On Friday the high court affirmed 25 of Jonathan Carr’s 43 convictions and 32 of Reginald Carr’s 50 convictions, reversing three of each man’s four capital convictions and vacating their death sentences while remanding the case to Sedgwick County District Court. The justices found fault with, among other things, the jury instructions and the late Judge Paul W. Clark’s refusal to hold separate sentencing proceedings for the men.
It’s hard to see the decision prolong the pain for the surviving victims and the families. When killers like the Carrs catch any kind of break from the courts, frustration and even anger are understandable.
But the irreversible sentence of death should only be carried out when a defendant’s constitutional rights have been scrupulously respected. Just as the First Amendment may be at its most important as it applies to unpopular speech, the Fifth, Eighth and 14th amendments can seem like the only things standing between the worst alleged offenders and mob justice.
The DNA and other evidence against the Carrs remains overwhelming. As Sedgwick County District Attorney Marc Bennett said Friday, the Carrs still have one capital murder conviction each, carrying a life sentence, and aren’t about to walk free.
Bennett and Attorney General Derek Schmidt are to be credited for measuring their words in reaction to the complicated decisions, which total nearly 500 pages.
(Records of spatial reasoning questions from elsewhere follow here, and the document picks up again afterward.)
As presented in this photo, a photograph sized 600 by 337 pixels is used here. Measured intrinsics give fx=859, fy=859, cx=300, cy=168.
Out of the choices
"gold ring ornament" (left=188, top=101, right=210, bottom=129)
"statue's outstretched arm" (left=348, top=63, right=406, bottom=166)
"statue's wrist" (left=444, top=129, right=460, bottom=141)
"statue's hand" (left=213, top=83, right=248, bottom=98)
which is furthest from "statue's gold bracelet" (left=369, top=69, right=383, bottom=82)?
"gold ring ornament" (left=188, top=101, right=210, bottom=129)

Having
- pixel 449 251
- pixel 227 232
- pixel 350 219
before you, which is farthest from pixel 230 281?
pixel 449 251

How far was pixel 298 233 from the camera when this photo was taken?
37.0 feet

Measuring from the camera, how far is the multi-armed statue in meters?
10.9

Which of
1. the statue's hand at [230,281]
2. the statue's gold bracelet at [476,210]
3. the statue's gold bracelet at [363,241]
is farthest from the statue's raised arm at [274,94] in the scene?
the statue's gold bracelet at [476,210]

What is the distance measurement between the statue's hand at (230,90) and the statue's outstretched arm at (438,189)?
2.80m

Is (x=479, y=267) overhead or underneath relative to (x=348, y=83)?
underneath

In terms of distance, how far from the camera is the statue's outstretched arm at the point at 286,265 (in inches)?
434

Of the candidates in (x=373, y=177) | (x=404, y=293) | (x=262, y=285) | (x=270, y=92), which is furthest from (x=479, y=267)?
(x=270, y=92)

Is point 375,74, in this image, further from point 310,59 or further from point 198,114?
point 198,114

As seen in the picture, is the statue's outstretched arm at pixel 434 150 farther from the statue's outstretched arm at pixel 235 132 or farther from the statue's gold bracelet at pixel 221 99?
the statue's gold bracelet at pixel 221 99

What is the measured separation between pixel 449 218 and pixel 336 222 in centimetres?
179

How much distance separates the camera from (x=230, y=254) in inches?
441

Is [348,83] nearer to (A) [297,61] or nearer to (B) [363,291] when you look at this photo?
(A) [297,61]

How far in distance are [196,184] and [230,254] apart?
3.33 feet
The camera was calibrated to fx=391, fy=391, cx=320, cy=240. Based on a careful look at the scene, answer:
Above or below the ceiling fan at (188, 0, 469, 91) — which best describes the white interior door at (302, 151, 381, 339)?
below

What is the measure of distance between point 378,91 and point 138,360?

Unfortunately, some of their fellow Republicans are calling the high court “activist” and “liberal,” and seizing on the decision as reason to revive proposals to accelerate the appeals process artificially and to rewrite the state constitution to give the governor free rein to choose justices (subject to Kansas Senate confirmation).
That would needlessly eliminate the nonpartisan Supreme Court Nominating Commission, which has insulated the court from politics and safeguarded its independence for half a century. And it would risk turning the high court, which has a duty to fairly and impartially apply the law, into a weather vane guided by public opinion.
Twenty years after Kansas reinstated the death penalty, it’s not surprising that many are weary of the glacial pace of appeals and impatient to see executions begin. But lawmakers should allow for the possibility that the problem isn’t the Supreme Court but the costly law itself.